Aufgabe:
Setze den Text mit Peter Hajeks Analyse zur Regierungsbildung nach dem Kickl-Aus im Anschluss an den letzten Satz fort.

Textauszug:

* * * *

Nach Kickl-Aus
Regierung im Blitztempo? "Das glaube ich in 100 Jahren nicht"
Hat der Bundespräsident richtig gehandelt? Oder Herbert Kickl zum Märtyrer gemacht? Schaffen ÖVP und SPÖ wirklich eine Regierung und das vielleicht sogar blitzschnell? Meinungsforscher und Polit-Experte Peter Hajek analysiert die Lage.
Es war keine Überraschung mehr, überraschte aber dann doch. Alexander Van der Bellen beauftragte am Dienstag Karl Nehammer mit der Bildung einer Regierung und nicht den Wahlsieger Herbert Kickl. Peter Hajek ist Demoskop (lieferte die genaueste Prognose der Nationalratswahl) und TV-Experte. Im Podcast-Interview schätzt er die politische Situation ein und erklärt, was nun passieren wird. Hier die wichtigsten Passagen. Peter Hajek über:
Warum seine Prognose vor der Nationalratswahl so treffsicher war
Es gibt einen Spruch in der Branche: Mit Meteorologen und Wirtschaftsforschern nehmen wir es noch alleweil auf. Ich glaube tatsächlich, dass die ganze Branche immer sehr, sehr gut liegt. Wir hatten diesmal das Glück, noch genauer als die Kolleginnen und Kollegen zu sein.
Das Podcast-Interview mit Peter Hajek
Ob Astrologie und Meinungsforschung verbindet, dass beide die Glaskugel als Referenzobjekt haben
Ja, aber ich will die Wirtschaftsforscher nicht aus der Verantwortung entlassen, manchmal ist es bei ihnen ja auch ganz anders. Aber Sie haben dann oft die fundierteren Erklärungen. Mittlerweile wurde wahnsinnig viel Aufklärungsarbeit betrieben und die Menschen kennen sich, was Umfragen betrifft, heute deutlich besser aus als früher. Bei der Wirtschaftsforschung blickt kein Mensch durch.
Ob der Bundespräsident eine kluge Entscheidung getroffen hat
Wir wissen das alle nicht. Man muss es unterteilen: Der Bundespräsident hat möglicherweise das getan, was möglich und sinnvoll war im Sinne schnellerer Verhandlungen. Das ist das eine. Und er hat dafür gesorgt, dass er jemanden mit der Regierungsbildung beauftragt, bei dem die Chancen größer ist, dass er eine Regierung zustande bringt.

* * * *

Daten:
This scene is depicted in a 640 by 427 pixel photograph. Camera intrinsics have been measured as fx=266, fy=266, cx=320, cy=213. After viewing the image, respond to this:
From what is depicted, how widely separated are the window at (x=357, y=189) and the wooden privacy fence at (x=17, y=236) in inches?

* * * *

Antwort:
Ob er das Richtige gemacht hat
Wenn man es politisch taktisch sieht, hat er aus Sicht vieler nicht das Richtige gemacht. Weil man hätte ja sagen können: Lieber Herr Kickl, probieren Sie es halt einmal. Und dann hätte Herbert Kickl zurückkommen müssen und sagen, mit mir spricht niemand.
Warum ein Scheitern erwartbar war
Es gibt eine sehr interessante Argumentation von Seiten der Freiheitlichen, zuletzt von Norbert Hofer in der ZiB 2. Er hat gesagt, naja, da wird man sehen, ob dann was entsteht. In Verhandlungen und Gesprächen kann man darauf kommen, dass es doch Überschneidungen gibt und vielleicht das doch probieren will. Das war ein Gedankenfehler, weil so weit wäre Herbert Kickl nicht gekommen. Karl Nehammer und Andreas Babler hätten ihm die Tür gewiesen. Sie hätten gesagt: Sie bekommen nicht einmal einen Termin bei uns.
Wie also die Bilanz ausfällt
Grundsätzlich finde ich, wenn man es staatspolitisch betrachtet, hat das der Bundespräsident sehr ordentlich gemacht.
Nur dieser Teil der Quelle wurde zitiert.